The Best Machine Vision Specification for Your Requirements
Typical industry standards apply here – Assured Systems machine vision computers come in compact, rugged and fanless form factors to help combat vibration, heat and dust which would typically cause consumer grade PCs to fail.
If your computer fails, your entire operation could come to a halt. So, it is essential that the computer is built to endure tough environments and last for over 5 years. Also, unlike consumer-grade computers, industrial box PCs are usually available for 15 years. If your computer does break, or you expand your operations and you want to set up a duplicate system, you can continue to purchase the same box PC for many years. This reduces the overhead cost of going through procurement, testing, and validation multiple times.
These machine vision systems are typically deployed headless. This means a screen is not attached as they typically are not needed, allowing the system to analyze in the background. Some machine vision systems, like self-driving cars for example, may be programmed to alert the user (driver) with a beep or alarm, but rely on the human to process the information and decide.

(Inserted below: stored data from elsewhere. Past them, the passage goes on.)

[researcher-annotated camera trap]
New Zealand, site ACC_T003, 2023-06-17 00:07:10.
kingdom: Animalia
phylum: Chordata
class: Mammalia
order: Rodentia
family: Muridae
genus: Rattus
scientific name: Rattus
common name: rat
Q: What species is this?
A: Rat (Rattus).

Industrial PCs are ideal for machine vision applications because of their expandability and modularity. For some operations, an out-of-the-box mini PC may be exactly what you need. After all, these computers are designed for industrial applications and they include common I/Os and features for machine vision and similar applications. However, machine vision systems are unique. Expansion slots and custom configuration options are an effective way to get exactly what you need for your system, without paying for what you don’t.
Another important feature of machine vision computer is TPM 2.0 security. TPM hardware security is more secure than software alone. TPM protects the computer from sophisticated hacking methods, brute force attacks, and physical theft of the computer. In a situation where your computer is collecting crucial data about your business, controlling machinery, or monitoring quality of your product, it is essential to secure your computer to the highest level.
PoE uses an Ethernet cable to power a device and carry data to and from the device. PoE can be very beneficial in machine vision systems where multiple cameras are placed along an assembly line or throughout a facility. It eliminates the need to wire a power cord to each device or install an outlet near each device. Computers can be powered over Ethernet and some computers can power other devices, like cameras and monitor, from their Ethernet ports.